▶ _REQUIRED ACTIONS_
A. Answer these questions from the silicon halide crystal structure text:
(i) What is the distance between the planes in which the molecules crystallize?
(ii) About how long after the reaction began was the precipitated solid isolated?
(iii) What bond length was the Si—Br bond restrained to?
B. Write the next few sentences of the silicon halide crystal structure text, starting after its final sentence.

▶ _QUOTED TEXT_
-- Start --

The molecules crystallize in planes perpendicular to the crystallographic a axis. The distance between these planes is a/2. A view onto these planes demonstrates (Fig. 4), that the aromatic residues are nearly perfectly stacked and the Si-Hal4 moieties fill the remaining gaps.

The structures presented in this paper are isostructural with trans-tetrachlorobis(4-methylpyridine)titanium (Hensen et al., 1999). The presence of an aromatic base during the reaction to synthesize these compounds did not considerably stimulate the halogen exchange, a fact that has already been observed (Hensen et al., 2000). As a result of that, no dismutation could be detected and each of the reaction products could be recrystallized. This result could also be attributed to the high dilution of the substance in the solvent and the fact that the complexes are extremely poorly soluble.

Experimental top

To the respective silicon halide (5 mmol) in chloroform (25 ml) 4-picoline was added and the reaction was monitored by measuring the temperature. After approximately 3 h, the precipitated solid was isolated, washed and dried. Crystals of (V) were obtained by heating the powder in an evacuated glas ampul for 2 h to 500 K, then for 5 h to 445 K and cooling down the sample to room temperature within 4 h. (I) to (IV) were dissolved in hot chloroform and crystals appeared within 10 to 15 h at room temperature. Elemental analyses: (II), C12H14BrCl3Si: calculated: C 36.0, H 3.5, Br 19.9, Cl 26.5, N 7.0%; found: C 36.3, H 3.7, Br 18.9, Cl 25.7, N 7.0%; (III), C12H14Br2Cl2Si: calculated: C 32.4, H 3.2, Br 35.9, Cl 15.9, N 6.3%; found: C 33.0, H 3.3, Br 36.3, Cl 16.1, N 6.3%; (IV), C12H14Br3ClSi: calculated: C 30.9, H 3.4, Br 47.5, Cl 7.0, N 5.6%; found: C 30.1, H 3.4, Br 48.8, Cl 6.1, N 5.8%.

Refinement top

All H atoms were initially located by difference Fourier synthesis. Subsequently their positions were idealized and constrained to ride on their parent atoms with C—H(aromatic) = 0.95 and CH(methyl = 0.98 Å, and fixed individual displacement parameters [U(H) = 1.2Ueq(Caromatic) or U(H) = 1.5Ueq(Cmethyl)]. The hydrogen atoms of the methyl groups are disordered. Two orientations differing by a 60° rotation about the Caromatic—Cmethyl bond could be identified.

Due to the crystallographic symmetry of these structures, the halogen atoms of (II), (III) and (IV) are disordered. The resolution of the data did not allow for distinguishing two distinct positions for Cl and Br. Only one peak was found in the respective difference maps. Thus, Br and Cl were refined with a site occupation factor fixed to the appropriate value (according to the elemental analyses) and a restrained bond length of 2.383 (1) Å and 2.203 (1) Å for Si—Br and Si—Cl, respectively. A search in the Cambridge Crystallographic Database (Version 5.18, October 1999; Allen & Kennard, 1993) for the fragment SiN2X4 (X = any group 7 A element) yielded only one comparable structure: tetrachlorodipyridylsilane (Bechstein et al., 1990) which was measured at room temperature. Thus, we employed the values found in (I) and (V) as restraints for the Si—Cl and Si—Br lengths. For (II) the anisotropic displacement parameters of Cl and Br were restrained to have the same Uij components with an effective standard deviation of 0.001.

-- End --

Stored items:
-- Start --

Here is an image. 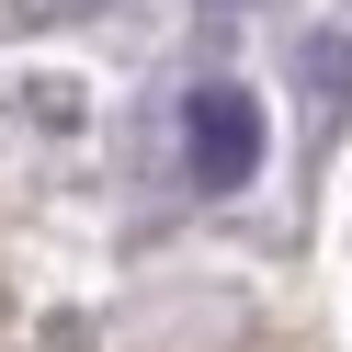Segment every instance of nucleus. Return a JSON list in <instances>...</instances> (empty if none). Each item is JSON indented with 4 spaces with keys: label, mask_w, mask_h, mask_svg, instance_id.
I'll list each match as a JSON object with an SVG mask.
<instances>
[{
    "label": "nucleus",
    "mask_w": 352,
    "mask_h": 352,
    "mask_svg": "<svg viewBox=\"0 0 352 352\" xmlns=\"http://www.w3.org/2000/svg\"><path fill=\"white\" fill-rule=\"evenodd\" d=\"M182 160H193V182H205V193H239V182H250V160H261V114H250V91H193V114H182Z\"/></svg>",
    "instance_id": "1"
}]
</instances>
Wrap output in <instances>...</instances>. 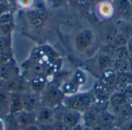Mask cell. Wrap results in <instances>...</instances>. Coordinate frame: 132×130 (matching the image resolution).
Returning <instances> with one entry per match:
<instances>
[{
	"label": "cell",
	"mask_w": 132,
	"mask_h": 130,
	"mask_svg": "<svg viewBox=\"0 0 132 130\" xmlns=\"http://www.w3.org/2000/svg\"><path fill=\"white\" fill-rule=\"evenodd\" d=\"M63 102L67 109L84 112L93 105L94 100L89 94H74L64 98Z\"/></svg>",
	"instance_id": "cell-1"
},
{
	"label": "cell",
	"mask_w": 132,
	"mask_h": 130,
	"mask_svg": "<svg viewBox=\"0 0 132 130\" xmlns=\"http://www.w3.org/2000/svg\"><path fill=\"white\" fill-rule=\"evenodd\" d=\"M64 98L65 95L61 88L55 85H49L43 91L41 100L45 105L53 108L63 103Z\"/></svg>",
	"instance_id": "cell-2"
},
{
	"label": "cell",
	"mask_w": 132,
	"mask_h": 130,
	"mask_svg": "<svg viewBox=\"0 0 132 130\" xmlns=\"http://www.w3.org/2000/svg\"><path fill=\"white\" fill-rule=\"evenodd\" d=\"M94 34L91 29H85L79 32L74 38L75 48L80 52L87 50L94 43Z\"/></svg>",
	"instance_id": "cell-3"
},
{
	"label": "cell",
	"mask_w": 132,
	"mask_h": 130,
	"mask_svg": "<svg viewBox=\"0 0 132 130\" xmlns=\"http://www.w3.org/2000/svg\"><path fill=\"white\" fill-rule=\"evenodd\" d=\"M1 87L10 93H23L27 89V82L26 79L19 75L8 81H2Z\"/></svg>",
	"instance_id": "cell-4"
},
{
	"label": "cell",
	"mask_w": 132,
	"mask_h": 130,
	"mask_svg": "<svg viewBox=\"0 0 132 130\" xmlns=\"http://www.w3.org/2000/svg\"><path fill=\"white\" fill-rule=\"evenodd\" d=\"M102 109L96 105L90 106L83 112V123L87 128L95 129L97 126L98 120Z\"/></svg>",
	"instance_id": "cell-5"
},
{
	"label": "cell",
	"mask_w": 132,
	"mask_h": 130,
	"mask_svg": "<svg viewBox=\"0 0 132 130\" xmlns=\"http://www.w3.org/2000/svg\"><path fill=\"white\" fill-rule=\"evenodd\" d=\"M22 102L24 111L29 112H36V111L40 107L42 102L39 94L35 92H23L22 93Z\"/></svg>",
	"instance_id": "cell-6"
},
{
	"label": "cell",
	"mask_w": 132,
	"mask_h": 130,
	"mask_svg": "<svg viewBox=\"0 0 132 130\" xmlns=\"http://www.w3.org/2000/svg\"><path fill=\"white\" fill-rule=\"evenodd\" d=\"M109 105L114 111L118 112L121 109L126 106L130 102L126 92L116 91L111 94L108 99Z\"/></svg>",
	"instance_id": "cell-7"
},
{
	"label": "cell",
	"mask_w": 132,
	"mask_h": 130,
	"mask_svg": "<svg viewBox=\"0 0 132 130\" xmlns=\"http://www.w3.org/2000/svg\"><path fill=\"white\" fill-rule=\"evenodd\" d=\"M36 123L39 125L43 124H52L55 120V113L53 108L44 105L40 106L35 112Z\"/></svg>",
	"instance_id": "cell-8"
},
{
	"label": "cell",
	"mask_w": 132,
	"mask_h": 130,
	"mask_svg": "<svg viewBox=\"0 0 132 130\" xmlns=\"http://www.w3.org/2000/svg\"><path fill=\"white\" fill-rule=\"evenodd\" d=\"M114 9L120 19L123 20L131 19L132 5L130 0H115Z\"/></svg>",
	"instance_id": "cell-9"
},
{
	"label": "cell",
	"mask_w": 132,
	"mask_h": 130,
	"mask_svg": "<svg viewBox=\"0 0 132 130\" xmlns=\"http://www.w3.org/2000/svg\"><path fill=\"white\" fill-rule=\"evenodd\" d=\"M70 129L75 128L83 122V113L78 111L67 109L62 114L60 119Z\"/></svg>",
	"instance_id": "cell-10"
},
{
	"label": "cell",
	"mask_w": 132,
	"mask_h": 130,
	"mask_svg": "<svg viewBox=\"0 0 132 130\" xmlns=\"http://www.w3.org/2000/svg\"><path fill=\"white\" fill-rule=\"evenodd\" d=\"M19 76V68L13 60L0 65V81H5L14 77Z\"/></svg>",
	"instance_id": "cell-11"
},
{
	"label": "cell",
	"mask_w": 132,
	"mask_h": 130,
	"mask_svg": "<svg viewBox=\"0 0 132 130\" xmlns=\"http://www.w3.org/2000/svg\"><path fill=\"white\" fill-rule=\"evenodd\" d=\"M115 116L113 113L108 111L102 110L97 126L95 129H99L100 130H110L115 123Z\"/></svg>",
	"instance_id": "cell-12"
},
{
	"label": "cell",
	"mask_w": 132,
	"mask_h": 130,
	"mask_svg": "<svg viewBox=\"0 0 132 130\" xmlns=\"http://www.w3.org/2000/svg\"><path fill=\"white\" fill-rule=\"evenodd\" d=\"M15 116L16 121H17L18 126L20 130L24 129L25 127L28 126L36 123L35 112H29L23 110Z\"/></svg>",
	"instance_id": "cell-13"
},
{
	"label": "cell",
	"mask_w": 132,
	"mask_h": 130,
	"mask_svg": "<svg viewBox=\"0 0 132 130\" xmlns=\"http://www.w3.org/2000/svg\"><path fill=\"white\" fill-rule=\"evenodd\" d=\"M23 110L22 93H11L8 113L11 115H16Z\"/></svg>",
	"instance_id": "cell-14"
},
{
	"label": "cell",
	"mask_w": 132,
	"mask_h": 130,
	"mask_svg": "<svg viewBox=\"0 0 132 130\" xmlns=\"http://www.w3.org/2000/svg\"><path fill=\"white\" fill-rule=\"evenodd\" d=\"M46 71V69L45 66L42 64V62L35 60H33V62L26 68V74L29 77V80L36 77L44 76Z\"/></svg>",
	"instance_id": "cell-15"
},
{
	"label": "cell",
	"mask_w": 132,
	"mask_h": 130,
	"mask_svg": "<svg viewBox=\"0 0 132 130\" xmlns=\"http://www.w3.org/2000/svg\"><path fill=\"white\" fill-rule=\"evenodd\" d=\"M29 88L32 91L36 94H42L45 88L47 87L46 79L45 76H39L29 80Z\"/></svg>",
	"instance_id": "cell-16"
},
{
	"label": "cell",
	"mask_w": 132,
	"mask_h": 130,
	"mask_svg": "<svg viewBox=\"0 0 132 130\" xmlns=\"http://www.w3.org/2000/svg\"><path fill=\"white\" fill-rule=\"evenodd\" d=\"M110 69H108L104 71L102 79V85L108 89L114 88L117 86L118 75L115 74L114 71H112Z\"/></svg>",
	"instance_id": "cell-17"
},
{
	"label": "cell",
	"mask_w": 132,
	"mask_h": 130,
	"mask_svg": "<svg viewBox=\"0 0 132 130\" xmlns=\"http://www.w3.org/2000/svg\"><path fill=\"white\" fill-rule=\"evenodd\" d=\"M97 63L98 68L101 71H104L108 69H110L111 67L113 66V64H114L113 57L108 54H106L104 53H101L97 57Z\"/></svg>",
	"instance_id": "cell-18"
},
{
	"label": "cell",
	"mask_w": 132,
	"mask_h": 130,
	"mask_svg": "<svg viewBox=\"0 0 132 130\" xmlns=\"http://www.w3.org/2000/svg\"><path fill=\"white\" fill-rule=\"evenodd\" d=\"M98 11L101 16L104 18H108L114 14V9L111 3L108 2H101L99 5Z\"/></svg>",
	"instance_id": "cell-19"
},
{
	"label": "cell",
	"mask_w": 132,
	"mask_h": 130,
	"mask_svg": "<svg viewBox=\"0 0 132 130\" xmlns=\"http://www.w3.org/2000/svg\"><path fill=\"white\" fill-rule=\"evenodd\" d=\"M113 67L115 71L121 73L130 71V63L128 60H114Z\"/></svg>",
	"instance_id": "cell-20"
},
{
	"label": "cell",
	"mask_w": 132,
	"mask_h": 130,
	"mask_svg": "<svg viewBox=\"0 0 132 130\" xmlns=\"http://www.w3.org/2000/svg\"><path fill=\"white\" fill-rule=\"evenodd\" d=\"M132 84V74L127 73H121L118 75L117 79V85H120L121 87H128Z\"/></svg>",
	"instance_id": "cell-21"
},
{
	"label": "cell",
	"mask_w": 132,
	"mask_h": 130,
	"mask_svg": "<svg viewBox=\"0 0 132 130\" xmlns=\"http://www.w3.org/2000/svg\"><path fill=\"white\" fill-rule=\"evenodd\" d=\"M129 37L122 31L119 30L116 36L114 38V40L112 42V44H114L116 47H121V46H125L128 44V42L129 40Z\"/></svg>",
	"instance_id": "cell-22"
},
{
	"label": "cell",
	"mask_w": 132,
	"mask_h": 130,
	"mask_svg": "<svg viewBox=\"0 0 132 130\" xmlns=\"http://www.w3.org/2000/svg\"><path fill=\"white\" fill-rule=\"evenodd\" d=\"M113 57L114 60H128V52L127 45L117 47Z\"/></svg>",
	"instance_id": "cell-23"
},
{
	"label": "cell",
	"mask_w": 132,
	"mask_h": 130,
	"mask_svg": "<svg viewBox=\"0 0 132 130\" xmlns=\"http://www.w3.org/2000/svg\"><path fill=\"white\" fill-rule=\"evenodd\" d=\"M11 93L0 87V107L7 108L9 112V106L10 102Z\"/></svg>",
	"instance_id": "cell-24"
},
{
	"label": "cell",
	"mask_w": 132,
	"mask_h": 130,
	"mask_svg": "<svg viewBox=\"0 0 132 130\" xmlns=\"http://www.w3.org/2000/svg\"><path fill=\"white\" fill-rule=\"evenodd\" d=\"M5 130H20L15 115H11L8 113V116L5 121Z\"/></svg>",
	"instance_id": "cell-25"
},
{
	"label": "cell",
	"mask_w": 132,
	"mask_h": 130,
	"mask_svg": "<svg viewBox=\"0 0 132 130\" xmlns=\"http://www.w3.org/2000/svg\"><path fill=\"white\" fill-rule=\"evenodd\" d=\"M119 30L117 29L116 28H108L104 33V39L105 41V43H112L114 36H116V34L118 33Z\"/></svg>",
	"instance_id": "cell-26"
},
{
	"label": "cell",
	"mask_w": 132,
	"mask_h": 130,
	"mask_svg": "<svg viewBox=\"0 0 132 130\" xmlns=\"http://www.w3.org/2000/svg\"><path fill=\"white\" fill-rule=\"evenodd\" d=\"M11 36H5L0 35V52L10 50Z\"/></svg>",
	"instance_id": "cell-27"
},
{
	"label": "cell",
	"mask_w": 132,
	"mask_h": 130,
	"mask_svg": "<svg viewBox=\"0 0 132 130\" xmlns=\"http://www.w3.org/2000/svg\"><path fill=\"white\" fill-rule=\"evenodd\" d=\"M13 28V22L1 24L0 25V35L5 36H11V33Z\"/></svg>",
	"instance_id": "cell-28"
},
{
	"label": "cell",
	"mask_w": 132,
	"mask_h": 130,
	"mask_svg": "<svg viewBox=\"0 0 132 130\" xmlns=\"http://www.w3.org/2000/svg\"><path fill=\"white\" fill-rule=\"evenodd\" d=\"M53 130H70L71 129L66 125L61 119H55L52 123Z\"/></svg>",
	"instance_id": "cell-29"
},
{
	"label": "cell",
	"mask_w": 132,
	"mask_h": 130,
	"mask_svg": "<svg viewBox=\"0 0 132 130\" xmlns=\"http://www.w3.org/2000/svg\"><path fill=\"white\" fill-rule=\"evenodd\" d=\"M12 59L11 51H4V52H0V65L4 64L5 63H8L11 61Z\"/></svg>",
	"instance_id": "cell-30"
},
{
	"label": "cell",
	"mask_w": 132,
	"mask_h": 130,
	"mask_svg": "<svg viewBox=\"0 0 132 130\" xmlns=\"http://www.w3.org/2000/svg\"><path fill=\"white\" fill-rule=\"evenodd\" d=\"M10 22H13V16L10 12L4 13L0 16V25Z\"/></svg>",
	"instance_id": "cell-31"
},
{
	"label": "cell",
	"mask_w": 132,
	"mask_h": 130,
	"mask_svg": "<svg viewBox=\"0 0 132 130\" xmlns=\"http://www.w3.org/2000/svg\"><path fill=\"white\" fill-rule=\"evenodd\" d=\"M29 23L32 26L35 27V28H39L40 26H42L44 23V20L42 19L40 17H36V18H33L31 19H29Z\"/></svg>",
	"instance_id": "cell-32"
},
{
	"label": "cell",
	"mask_w": 132,
	"mask_h": 130,
	"mask_svg": "<svg viewBox=\"0 0 132 130\" xmlns=\"http://www.w3.org/2000/svg\"><path fill=\"white\" fill-rule=\"evenodd\" d=\"M120 30L125 33L129 38L132 37V23L131 22L128 23H125Z\"/></svg>",
	"instance_id": "cell-33"
},
{
	"label": "cell",
	"mask_w": 132,
	"mask_h": 130,
	"mask_svg": "<svg viewBox=\"0 0 132 130\" xmlns=\"http://www.w3.org/2000/svg\"><path fill=\"white\" fill-rule=\"evenodd\" d=\"M119 130H132V118L122 122L119 126Z\"/></svg>",
	"instance_id": "cell-34"
},
{
	"label": "cell",
	"mask_w": 132,
	"mask_h": 130,
	"mask_svg": "<svg viewBox=\"0 0 132 130\" xmlns=\"http://www.w3.org/2000/svg\"><path fill=\"white\" fill-rule=\"evenodd\" d=\"M16 2L22 9H29L32 4V0H16Z\"/></svg>",
	"instance_id": "cell-35"
},
{
	"label": "cell",
	"mask_w": 132,
	"mask_h": 130,
	"mask_svg": "<svg viewBox=\"0 0 132 130\" xmlns=\"http://www.w3.org/2000/svg\"><path fill=\"white\" fill-rule=\"evenodd\" d=\"M9 12H10V10L7 2H0V16Z\"/></svg>",
	"instance_id": "cell-36"
},
{
	"label": "cell",
	"mask_w": 132,
	"mask_h": 130,
	"mask_svg": "<svg viewBox=\"0 0 132 130\" xmlns=\"http://www.w3.org/2000/svg\"><path fill=\"white\" fill-rule=\"evenodd\" d=\"M36 9L38 11V14H39V17L42 19H43L44 21H46V19L48 18V12H47V11L44 8H38Z\"/></svg>",
	"instance_id": "cell-37"
},
{
	"label": "cell",
	"mask_w": 132,
	"mask_h": 130,
	"mask_svg": "<svg viewBox=\"0 0 132 130\" xmlns=\"http://www.w3.org/2000/svg\"><path fill=\"white\" fill-rule=\"evenodd\" d=\"M127 47H128V60L130 62L132 61V37L129 39L128 44H127Z\"/></svg>",
	"instance_id": "cell-38"
},
{
	"label": "cell",
	"mask_w": 132,
	"mask_h": 130,
	"mask_svg": "<svg viewBox=\"0 0 132 130\" xmlns=\"http://www.w3.org/2000/svg\"><path fill=\"white\" fill-rule=\"evenodd\" d=\"M21 130H40V129H39V124L34 123V124H32L30 126H28L25 127L24 129H22Z\"/></svg>",
	"instance_id": "cell-39"
},
{
	"label": "cell",
	"mask_w": 132,
	"mask_h": 130,
	"mask_svg": "<svg viewBox=\"0 0 132 130\" xmlns=\"http://www.w3.org/2000/svg\"><path fill=\"white\" fill-rule=\"evenodd\" d=\"M39 126L40 130H53L52 124H43V125L39 124Z\"/></svg>",
	"instance_id": "cell-40"
},
{
	"label": "cell",
	"mask_w": 132,
	"mask_h": 130,
	"mask_svg": "<svg viewBox=\"0 0 132 130\" xmlns=\"http://www.w3.org/2000/svg\"><path fill=\"white\" fill-rule=\"evenodd\" d=\"M70 1H71V2L74 3L75 5H82L87 2V0H70Z\"/></svg>",
	"instance_id": "cell-41"
},
{
	"label": "cell",
	"mask_w": 132,
	"mask_h": 130,
	"mask_svg": "<svg viewBox=\"0 0 132 130\" xmlns=\"http://www.w3.org/2000/svg\"><path fill=\"white\" fill-rule=\"evenodd\" d=\"M0 130H5V121L0 119Z\"/></svg>",
	"instance_id": "cell-42"
},
{
	"label": "cell",
	"mask_w": 132,
	"mask_h": 130,
	"mask_svg": "<svg viewBox=\"0 0 132 130\" xmlns=\"http://www.w3.org/2000/svg\"><path fill=\"white\" fill-rule=\"evenodd\" d=\"M87 1H90V2H94V1H97V0H87Z\"/></svg>",
	"instance_id": "cell-43"
},
{
	"label": "cell",
	"mask_w": 132,
	"mask_h": 130,
	"mask_svg": "<svg viewBox=\"0 0 132 130\" xmlns=\"http://www.w3.org/2000/svg\"><path fill=\"white\" fill-rule=\"evenodd\" d=\"M0 2H7V0H0Z\"/></svg>",
	"instance_id": "cell-44"
},
{
	"label": "cell",
	"mask_w": 132,
	"mask_h": 130,
	"mask_svg": "<svg viewBox=\"0 0 132 130\" xmlns=\"http://www.w3.org/2000/svg\"><path fill=\"white\" fill-rule=\"evenodd\" d=\"M131 22L132 23V18H131Z\"/></svg>",
	"instance_id": "cell-45"
},
{
	"label": "cell",
	"mask_w": 132,
	"mask_h": 130,
	"mask_svg": "<svg viewBox=\"0 0 132 130\" xmlns=\"http://www.w3.org/2000/svg\"><path fill=\"white\" fill-rule=\"evenodd\" d=\"M70 130H72V129H70Z\"/></svg>",
	"instance_id": "cell-46"
}]
</instances>
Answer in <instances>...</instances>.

-- End --

▶ _ANSWERS BY TASK_
A.
(i) a/2
(ii) Approximately 3 h
(iii) 2.383 (1) Å

B.
Computing details top

For all compounds, data collection: SMART (Siemens, 1995); cell refinement: SMART; data reduction: SAINT (Siemens, 1995); program(s) used to solve structure: SHELXS97 (Sheldrick, 1990); program(s) used to refine structure: SHELXL97 (Sheldrick, 1997); molecular graphics: XP (in SHELXTL-Plus, 1991).

Figures top
[Figure 1] Fig. 1. Perspective view of (I) with the atom numbering; only symmetry independent atoms are labelled; displacement ellipsoids are at the 50% probability level.
[Figure 2] Fig. 2. Perspective view of (II) with the atom numbering; only symmetry independent atoms are labelled; displacement ellipsoids are at the 50% probability level. The crystallographic symmetry imposes Br/Cl disorder at the site of each halogen ligand. This figure is also representative of the structures of (III) and (IV).
[Figure 3] Fig. 3. Perspective view of (V) with the atom numbering; only symmetry independent atoms are labelled; displacement ellipsoids are at the 50% probability level.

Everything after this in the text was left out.